» What you will do:
A - Translate this sentence from the nightstand blog post below into French: "The process started when I bought a new desk on Wednesday, replacing the two tables that occupied a wall of my room."
B - Answer these questions from the nightstand blog post below:
(i) How long ago did the writer publish the second-ever post on the blog?
(ii) On what day did the writer buy the new desk?
(iii) Which store sold the writer the desk organizer?

» Supplied passage:

<<<<

(Night)Stand up and be counted!

More than 4 years ago, my second-ever post on this blog was about the pile of books that was mounting up in my old apartment, shelf space having run out. Since then, I’ve moved into my old house, but I’m still out of shelf space in the library that I tried to put together downstairs. Of course, I could put up shelves in my home office, but it’s got a pretty clean look right now with a minimum of shelves. (I’ll get a nice pic of it sometime.)

So I’ve decided to post a regular photo and list of the books on my nightstand, figuring that, if the same books are sitting there week after week, I’ll be shamed into

  1. reading more
  2. giving up on certain books that I’ll just never get through.

Either way, I win!

Now, I’d love to get you, my hyperliterate misfit readers, to e-mail me pix of the books that are piled up on your nightstands (or whatever else is piled up on your nightstands). So get crackin’!

Lazy Sunday

It’s a quiet Sunday here at Chez VM. Well, it was louder earlier in the day, when I was shredding bills and records as part of the process of rearranging my home office. The process started when I bought a new desk on Wednesday, replacing the two tables that occupied a wall of my room. The process continued yesterday, when I picked up a leaning bookcase from C&B, a desk organizer from Pottery Barn (they don’t list it on their site), and a couple of bulletin boards and paper drawers from the Container Store. Today involved figuring out where to put everything (hence the bill-shredding). If there’s good light tomorrow morning, I’ll take some pix and post them for those of you who are obsessed interested in such things.

>>>>

» Data block:
<<<<

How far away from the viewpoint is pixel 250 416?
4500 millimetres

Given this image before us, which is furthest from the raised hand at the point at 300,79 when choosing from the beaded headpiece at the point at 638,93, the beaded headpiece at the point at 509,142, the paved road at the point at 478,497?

>>>>

» The replies:
A - Le processus a commencé quand j'ai acheté un nouveau bureau mercredi, en remplacement des deux tables qui occupaient un mur de ma pièce.

B -
(i) More than 4 years ago
(ii) Wednesday
(iii) Pottery Barn